• _Required work_:
Go to the line containing "FAKULTAS ILMU PENDIDIKAN" and return it and each line after it exactly, through the end of the data below, and nothing more.

Start of Given records

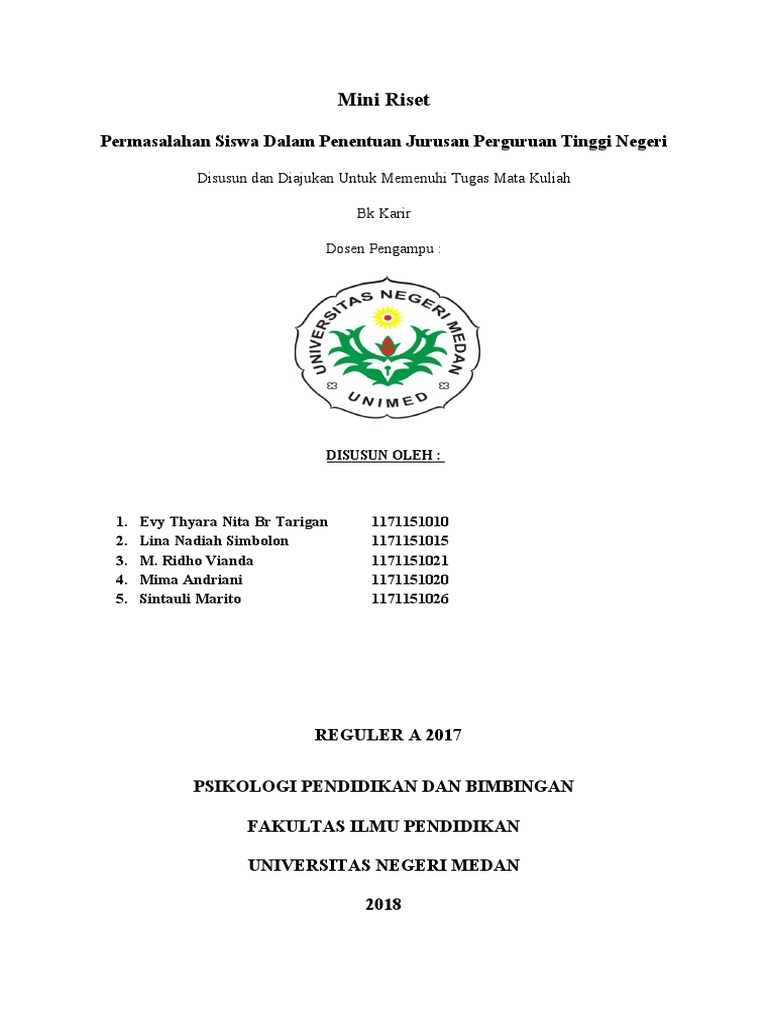 Mini Riset

Permasalahan Siswa Dalam Penentuan Jurusan Perguruan Tinggi Negeri

Disusun dan Diajukan Untuk Memenuhi Tugas Mata Kuliah

Bk Karir

Dosen Pengampu :

UNIVERSITAS NEGERI MEDAN

UNIMED

DISUSUN OLEH :

1. Evy Thyara Nita Br Tarigan 1171151010
2. Lina Nadiah Simbolon 1171151015
3. M. Ridho Vianda 1171151021
4. Mima Andriani 1171151020
5. Sintauli Marito 1171151026

REGULER A 2017

PSIKOLOGI PENDIDIKAN DAN BIMBINGAN

FAKULTAS ILMU PENDIDIKAN

UNIVERSITAS NEGERI MEDAN

2018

End of Given records

• _Output of the exercise_:
FAKULTAS ILMU PENDIDIKAN

UNIVERSITAS NEGERI MEDAN

2018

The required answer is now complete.